As stated in the filing with the United States District Court for the District of Columbia, Eeon claims that the SEC and attorneys for Binance have failed to sufficiently represent the interests of the exchange’s customers, leading Eeon to seek representation for them.
Eeon Asserts Its Role in the Case
In the filing, Eeon asserted:
“We are the appropriate parties involved in this case, as the Court identified us as ‘Customers’ in its Order dated June 17, 2023. We are not ordinary customers; rather, we are stakeholders, investors, and owners of cryptocurrency held by Binance and its subsidiaries. We firmly believe that our interests were not adequately considered.“
Cryptocurrencies as Commodities
Eeon claims that cryptocurrencies should be deemed commodities, not securities, as they are predominantly utilized for personal and household use rather than commercial purposes. Additionally, Eeon highlights the absence of specific regulations for cryptocurrencies, which consequently limits the SEC’s jurisdiction over the assets.
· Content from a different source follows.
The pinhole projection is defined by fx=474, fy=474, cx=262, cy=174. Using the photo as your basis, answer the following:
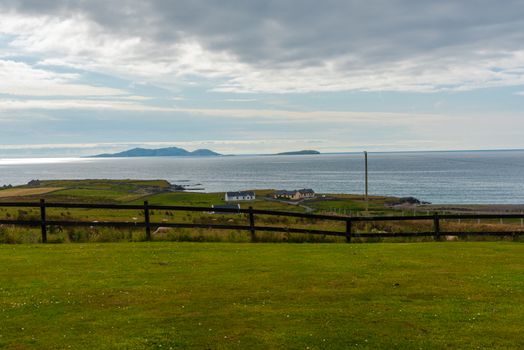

Accusations against Binance and the SEC
Eeon claims Binance controls customers’ crypto assets by blocking access and withdrawals without proper notice. It argues that the SEC’s actions worsened the situation for investors instead of safeguarding their interests, accusing it of wrongly accusing customers of money laundering. Eeon requests a court order to grant customers access to their frozen assets on Binance platforms.